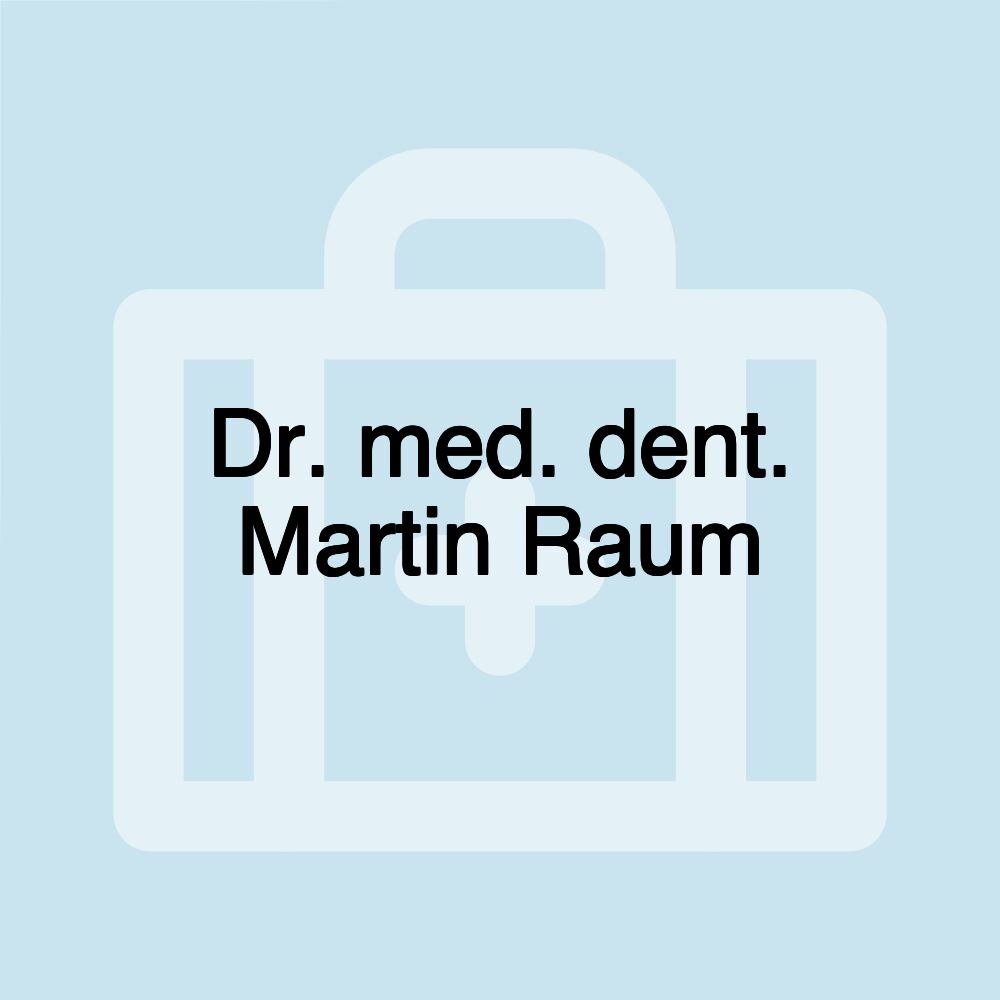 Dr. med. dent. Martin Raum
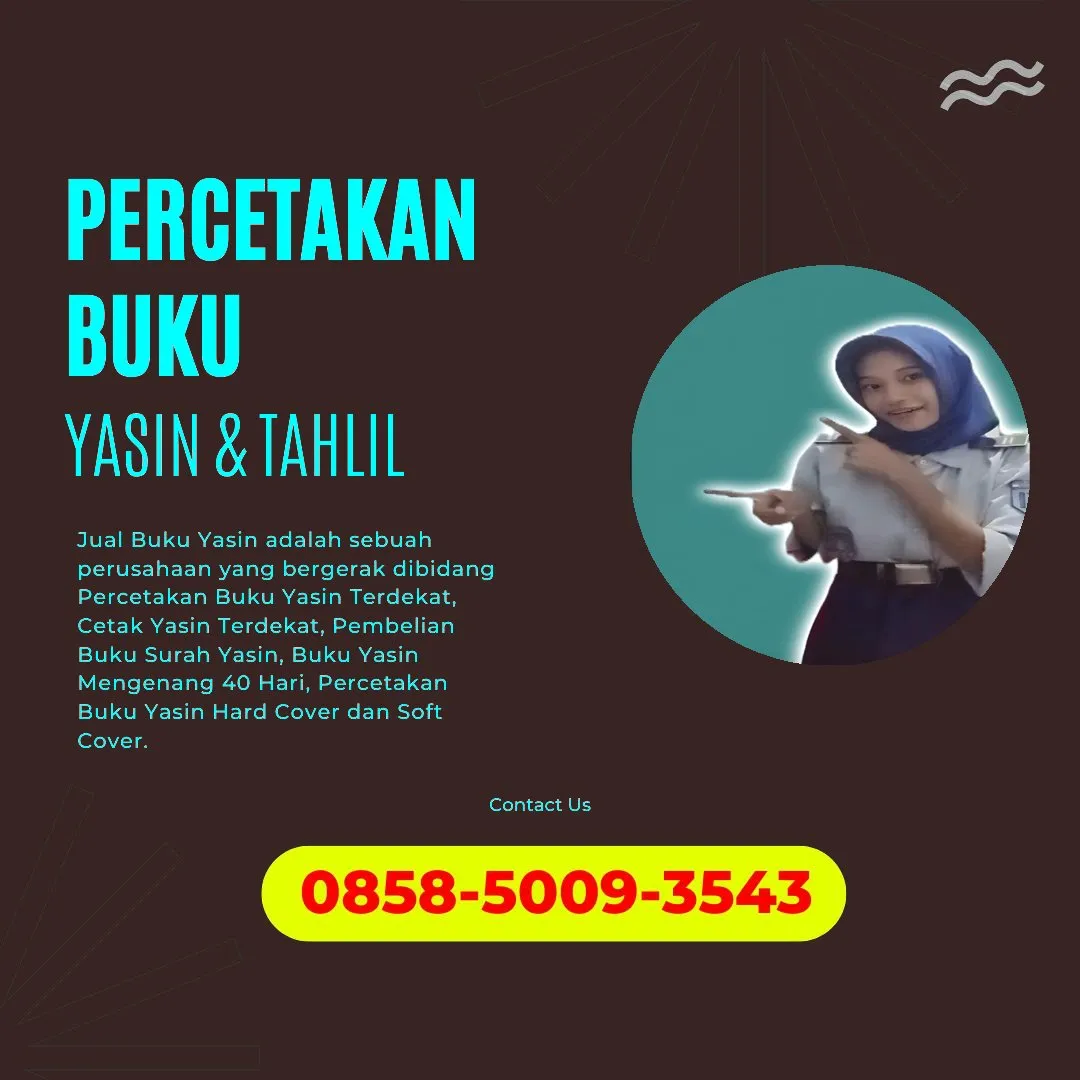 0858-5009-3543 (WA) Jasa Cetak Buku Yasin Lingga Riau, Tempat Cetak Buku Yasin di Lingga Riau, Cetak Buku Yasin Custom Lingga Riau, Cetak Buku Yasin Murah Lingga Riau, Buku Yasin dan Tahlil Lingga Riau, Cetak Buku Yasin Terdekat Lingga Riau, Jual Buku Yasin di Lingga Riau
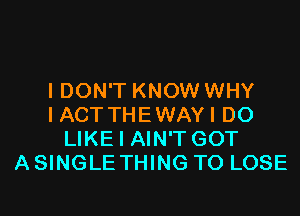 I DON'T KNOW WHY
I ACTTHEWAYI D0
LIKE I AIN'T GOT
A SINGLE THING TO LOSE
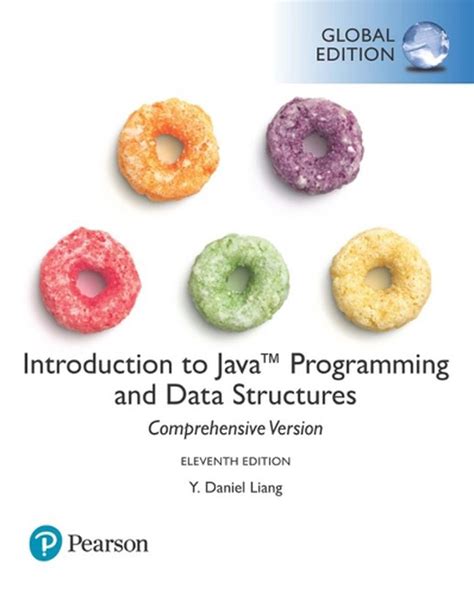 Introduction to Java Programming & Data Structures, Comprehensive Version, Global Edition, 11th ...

--- Work to be completed ---
Write the entries above out again exactly, omitting each image.

--- Response ---
 Dr. med. dent. Martin Raum
 0858-5009-3543 (WA) Jasa Cetak Buku Yasin Lingga Riau, Tempat Cetak Buku Yasin di Lingga Riau, Cetak Buku Yasin Custom Lingga Riau, Cetak Buku Yasin Murah Lingga Riau, Buku Yasin dan Tahlil Lingga Riau, Cetak Buku Yasin Terdekat Lingga Riau, Jual Buku Yasin di Lingga Riau
 I DON'T KNOW WHY
I ACTTHEWAYI D0
LIKE I AIN'T GOT
A SINGLE THING TO LOSE
 Introduction to Java Programming & Data Structures, Comprehensive Version, Global Edition, 11th ...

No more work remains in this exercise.